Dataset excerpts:
>>>>>

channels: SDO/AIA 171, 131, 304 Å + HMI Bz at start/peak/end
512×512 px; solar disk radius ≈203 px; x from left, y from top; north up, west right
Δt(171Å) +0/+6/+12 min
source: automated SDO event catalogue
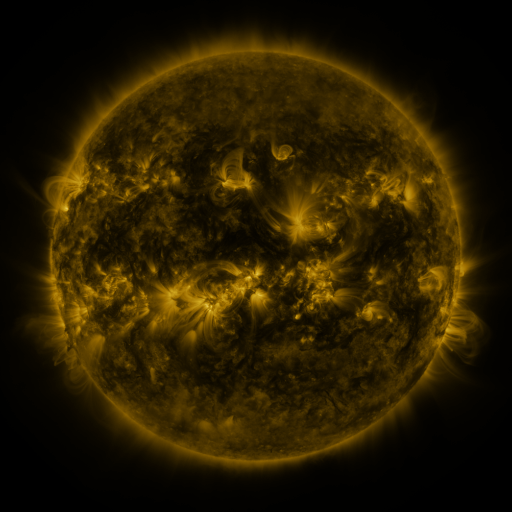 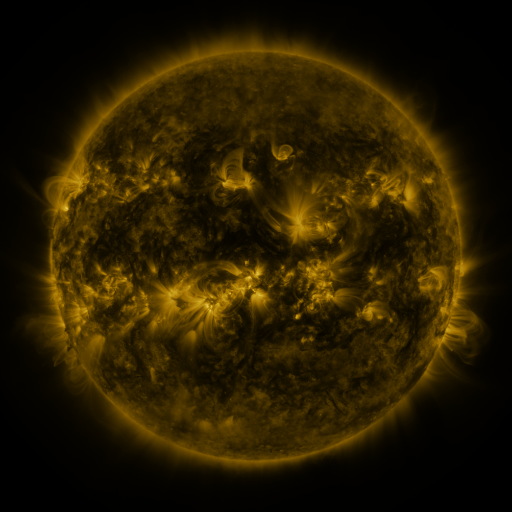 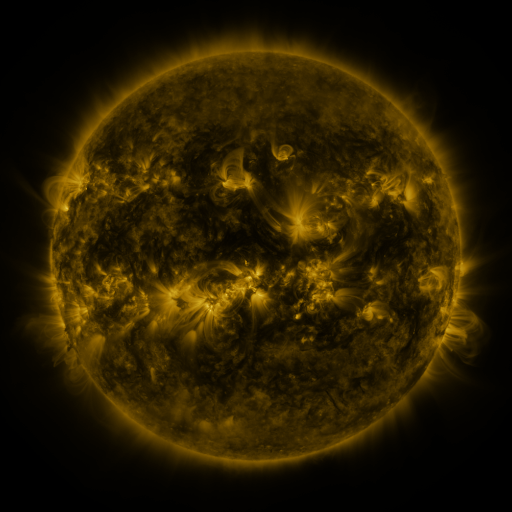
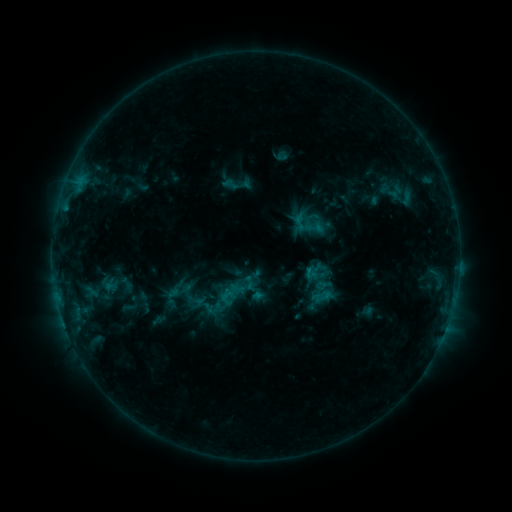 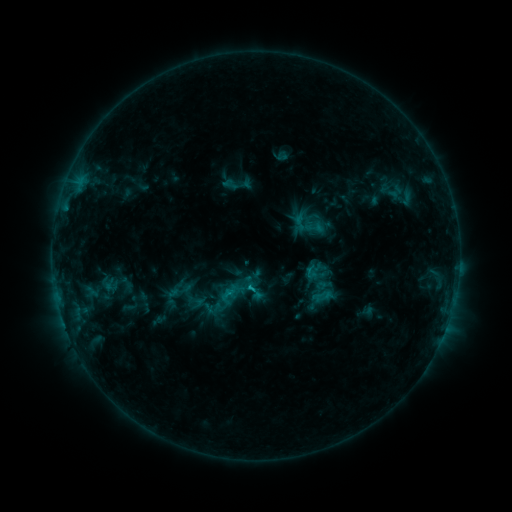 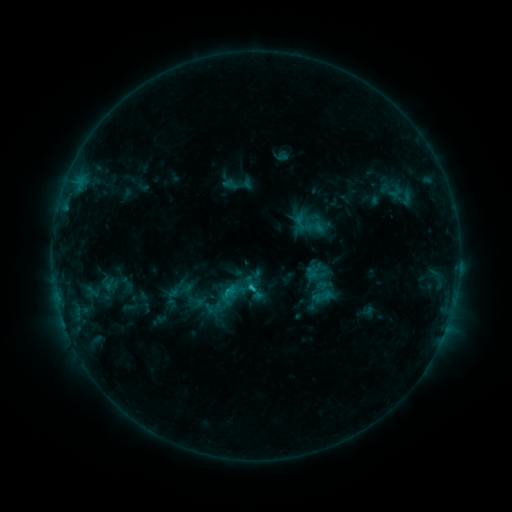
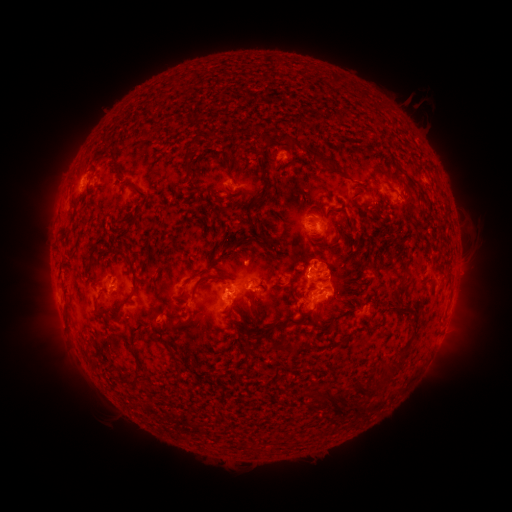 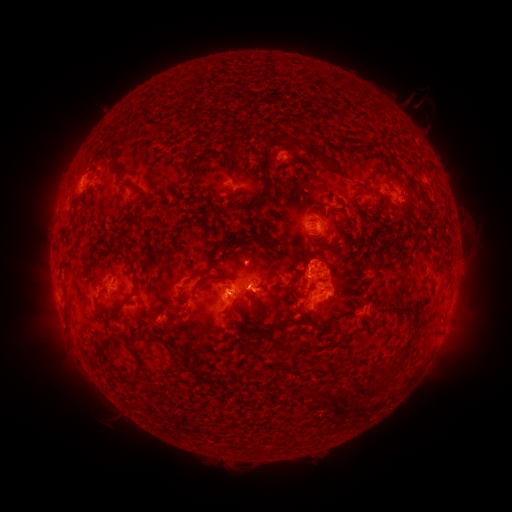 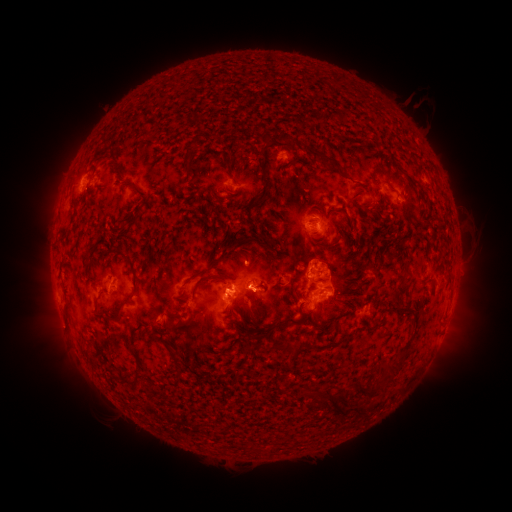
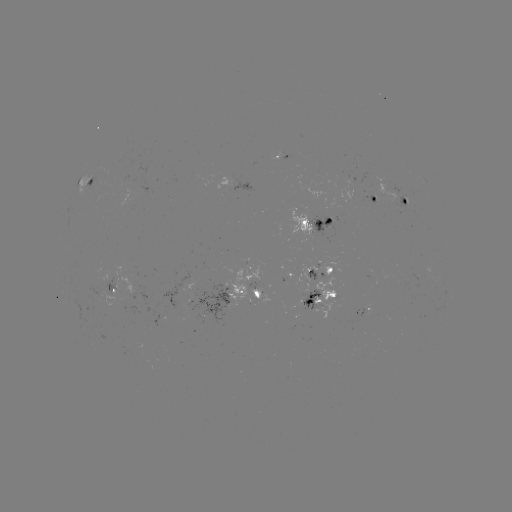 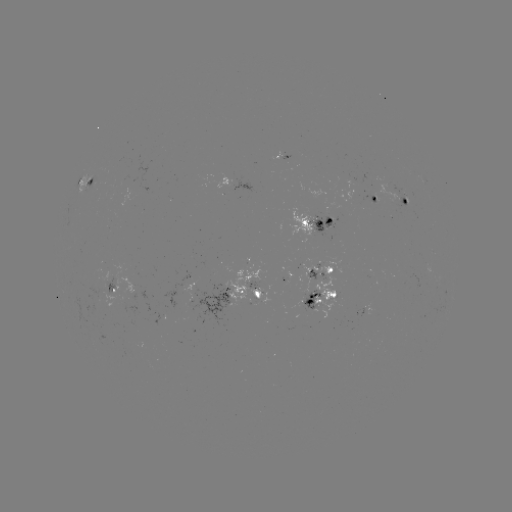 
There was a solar flare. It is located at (252, 286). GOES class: C1.4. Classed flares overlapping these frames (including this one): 2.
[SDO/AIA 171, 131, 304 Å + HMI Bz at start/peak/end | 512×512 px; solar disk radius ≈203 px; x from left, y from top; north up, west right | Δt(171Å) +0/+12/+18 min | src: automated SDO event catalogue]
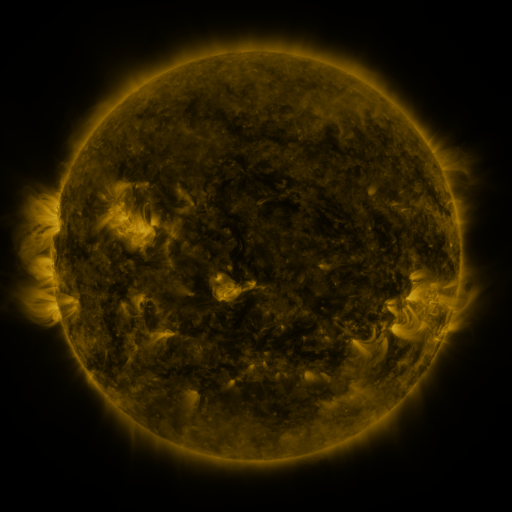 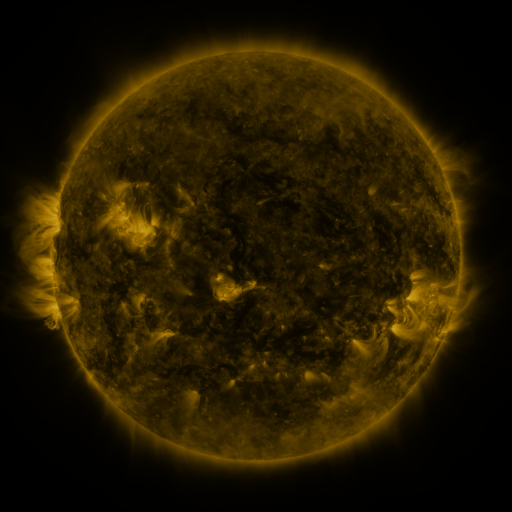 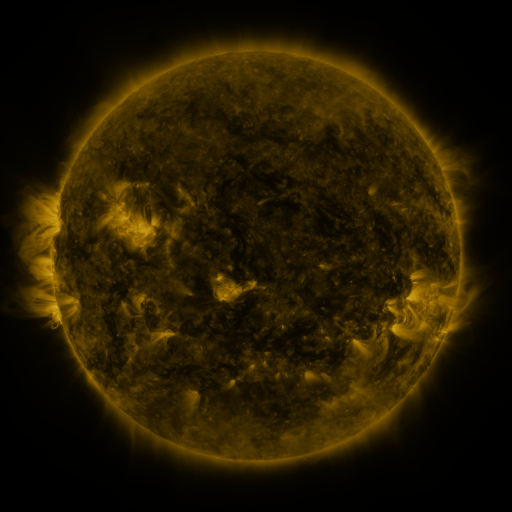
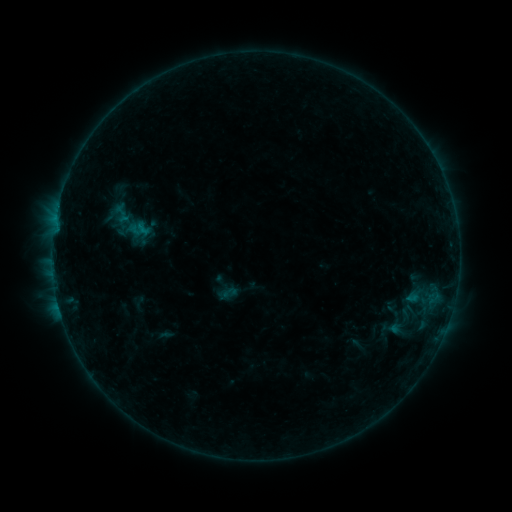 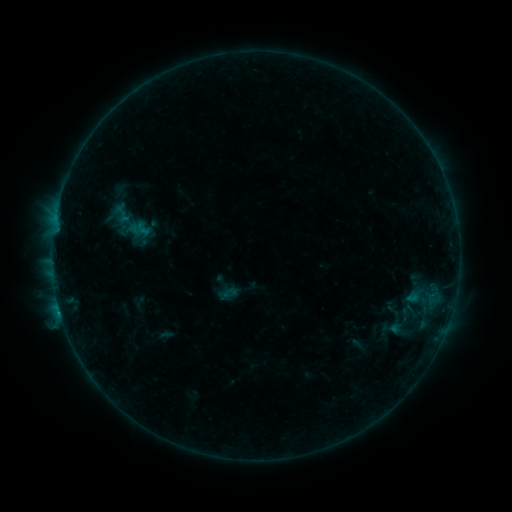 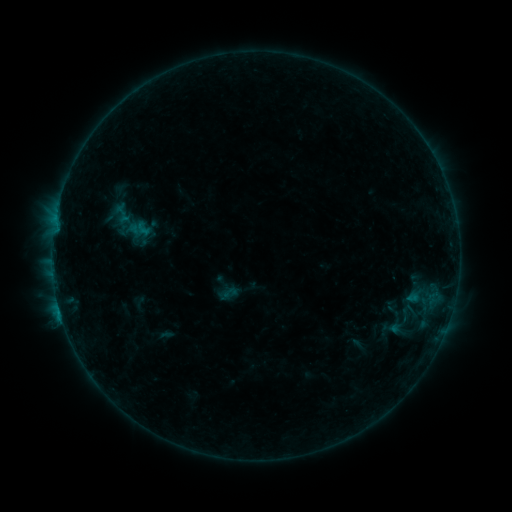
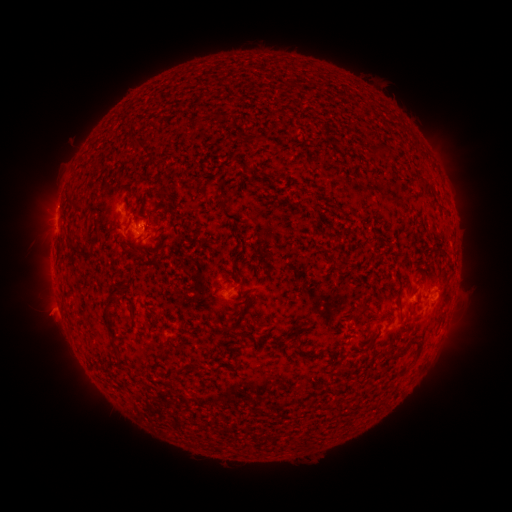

<<<<<

WHAT YOU NEED TO DO: Reproduce all of the data above word for word, leaving out the pictures.

FULL RESPONSE:
channels: SDO/AIA 171, 131, 304 Å + HMI Bz at start/peak/end
512×512 px; solar disk radius ≈203 px; x from left, y from top; north up, west right
Δt(171Å) +0/+6/+12 min
source: automated SDO event catalogue
There was a solar flare. It is located at (252, 286). GOES class: C1.4. Classed flares overlapping these frames (including this one): 2.
[SDO/AIA 171, 131, 304 Å + HMI Bz at start/peak/end | 512×512 px; solar disk radius ≈203 px; x from left, y from top; north up, west right | Δt(171Å) +0/+12/+18 min | src: automated SDO event catalogue]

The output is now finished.